Hundreds of years later, Jesus was moving his body through Samaritan space. He came to a deep well and was thirsty. He asked a Samaritan woman to do the hard work of drawing some water up from the well to give him a drink. She balked—not because of unwillingness but based on her understanding of Jewish sensibilities. Jesus turned the tables, however, and said that she should be asking him for living water. As Jesus made his case, the woman was intrigued. She was tired of moving her body daily to collect water that did not fill.
The people are to come to God’s presence with lots of noisy worship! In this psalm, God is thirsty for loud, bodily praise and worship, as if on a day of enthronement.
What follows is a complex discussion about thirst for knowledge of the Messiah and in what direction people should move their bodies—Zion or Gerazim. The takeaway is that the woman and many of the Samaritans whom she told about the encounter came to find living water in Jesus that required no trips to a well or pilgrimages to mountains. And, while they still had to find water to slake their physical thirst, they found the person they scarcely knew they were seeking: the messiah who would lead them to salvation and knowledge of God.
What does all this mean?
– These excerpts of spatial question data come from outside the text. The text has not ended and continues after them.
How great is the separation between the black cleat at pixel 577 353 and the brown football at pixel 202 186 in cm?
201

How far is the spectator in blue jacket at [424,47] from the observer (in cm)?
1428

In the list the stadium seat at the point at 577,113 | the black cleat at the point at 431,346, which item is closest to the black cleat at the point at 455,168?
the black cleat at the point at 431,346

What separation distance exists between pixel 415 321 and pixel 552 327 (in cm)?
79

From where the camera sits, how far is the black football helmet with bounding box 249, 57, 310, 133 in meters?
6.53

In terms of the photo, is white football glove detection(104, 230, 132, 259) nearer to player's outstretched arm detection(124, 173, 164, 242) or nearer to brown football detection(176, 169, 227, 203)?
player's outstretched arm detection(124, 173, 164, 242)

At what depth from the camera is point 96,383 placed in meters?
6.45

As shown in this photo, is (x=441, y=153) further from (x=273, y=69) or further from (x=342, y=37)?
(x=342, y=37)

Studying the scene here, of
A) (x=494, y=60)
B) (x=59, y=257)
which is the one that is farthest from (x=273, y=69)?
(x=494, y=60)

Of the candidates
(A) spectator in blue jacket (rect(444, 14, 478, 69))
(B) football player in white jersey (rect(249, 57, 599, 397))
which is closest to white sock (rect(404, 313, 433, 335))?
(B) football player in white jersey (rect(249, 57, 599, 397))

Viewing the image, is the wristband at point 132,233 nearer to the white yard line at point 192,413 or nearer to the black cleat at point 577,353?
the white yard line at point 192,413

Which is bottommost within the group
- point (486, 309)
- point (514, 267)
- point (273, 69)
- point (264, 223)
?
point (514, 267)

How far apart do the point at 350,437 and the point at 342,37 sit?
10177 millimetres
It’s OK to be thirsty and to acknowledge the needs of our bodies. We can respond to those needs in different ways, some of them healthy and some less so. God welcomes cries of desperation, need and even complaints (the psalms, prophets and even Jesus’ prayer life bear this out). What God will not abide is tests—“is God with us or not?”
We could follow the advice of the devil in the wilderness and test God with our bodies—risking the modern equivalent of throwing ourselves off the temple (Matthew 4:6). Or we could use our bodies to offer loud, bodily worship and praise for the times that God has met our thirst and hunger in the past, while we ask God to continue to do so in the future.